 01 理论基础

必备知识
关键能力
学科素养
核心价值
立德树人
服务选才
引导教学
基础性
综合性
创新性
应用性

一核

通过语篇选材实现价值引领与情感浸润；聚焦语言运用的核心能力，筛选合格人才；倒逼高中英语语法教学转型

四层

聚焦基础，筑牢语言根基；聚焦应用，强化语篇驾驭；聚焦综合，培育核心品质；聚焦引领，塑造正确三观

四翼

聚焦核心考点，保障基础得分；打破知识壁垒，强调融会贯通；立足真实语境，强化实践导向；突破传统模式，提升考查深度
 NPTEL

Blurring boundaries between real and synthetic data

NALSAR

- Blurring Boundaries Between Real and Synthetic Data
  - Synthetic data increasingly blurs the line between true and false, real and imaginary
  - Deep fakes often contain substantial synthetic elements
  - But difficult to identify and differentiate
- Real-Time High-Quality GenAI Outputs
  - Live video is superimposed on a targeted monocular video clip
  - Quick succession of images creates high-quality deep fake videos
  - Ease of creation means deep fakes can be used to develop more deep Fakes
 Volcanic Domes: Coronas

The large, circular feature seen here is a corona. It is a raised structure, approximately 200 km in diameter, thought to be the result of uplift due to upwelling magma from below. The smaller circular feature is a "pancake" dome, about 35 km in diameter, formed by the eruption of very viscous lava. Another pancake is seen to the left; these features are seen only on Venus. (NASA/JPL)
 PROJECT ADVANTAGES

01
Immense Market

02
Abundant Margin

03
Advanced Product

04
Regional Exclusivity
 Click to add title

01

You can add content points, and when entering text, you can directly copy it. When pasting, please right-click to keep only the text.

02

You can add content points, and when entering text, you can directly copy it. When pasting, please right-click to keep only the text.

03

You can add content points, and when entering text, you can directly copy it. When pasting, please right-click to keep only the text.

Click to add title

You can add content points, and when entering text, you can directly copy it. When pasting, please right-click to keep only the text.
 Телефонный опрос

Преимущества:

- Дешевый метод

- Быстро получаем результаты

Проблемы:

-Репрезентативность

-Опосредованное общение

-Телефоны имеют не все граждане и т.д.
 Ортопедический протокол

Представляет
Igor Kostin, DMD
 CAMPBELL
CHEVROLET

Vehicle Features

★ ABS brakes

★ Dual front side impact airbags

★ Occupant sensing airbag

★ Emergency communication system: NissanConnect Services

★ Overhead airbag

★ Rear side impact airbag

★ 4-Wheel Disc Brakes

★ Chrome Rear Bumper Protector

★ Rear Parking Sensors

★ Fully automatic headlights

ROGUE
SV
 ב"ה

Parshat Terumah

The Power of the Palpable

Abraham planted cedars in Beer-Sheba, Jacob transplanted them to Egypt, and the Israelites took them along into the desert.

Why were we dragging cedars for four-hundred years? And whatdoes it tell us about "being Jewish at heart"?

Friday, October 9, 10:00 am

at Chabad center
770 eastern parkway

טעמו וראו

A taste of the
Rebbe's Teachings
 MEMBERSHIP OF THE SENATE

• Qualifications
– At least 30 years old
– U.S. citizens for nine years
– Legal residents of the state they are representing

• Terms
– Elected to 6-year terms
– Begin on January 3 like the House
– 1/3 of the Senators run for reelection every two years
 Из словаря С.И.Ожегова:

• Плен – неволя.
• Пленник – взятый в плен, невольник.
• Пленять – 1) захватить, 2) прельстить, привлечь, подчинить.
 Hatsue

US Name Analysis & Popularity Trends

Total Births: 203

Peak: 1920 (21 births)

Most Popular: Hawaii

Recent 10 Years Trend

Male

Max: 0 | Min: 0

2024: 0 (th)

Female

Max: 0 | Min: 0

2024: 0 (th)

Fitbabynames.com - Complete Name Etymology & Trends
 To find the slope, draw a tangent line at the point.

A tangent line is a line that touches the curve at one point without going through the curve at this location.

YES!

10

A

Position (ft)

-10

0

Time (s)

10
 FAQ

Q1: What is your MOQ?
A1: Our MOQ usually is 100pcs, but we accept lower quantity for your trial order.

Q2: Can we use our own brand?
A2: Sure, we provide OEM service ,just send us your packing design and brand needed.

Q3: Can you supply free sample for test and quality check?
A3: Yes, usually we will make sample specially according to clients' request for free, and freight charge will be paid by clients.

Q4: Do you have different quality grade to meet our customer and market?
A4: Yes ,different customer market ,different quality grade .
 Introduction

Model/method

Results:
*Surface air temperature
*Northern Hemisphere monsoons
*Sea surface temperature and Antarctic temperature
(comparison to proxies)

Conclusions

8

**Your instructions:** Reproduce each line above that contains "tangent".

**Answer to the problem:**
 To find the slope, draw a tangent line at the point.
A tangent line is a line that touches the curve at one point without going through the curve at this location.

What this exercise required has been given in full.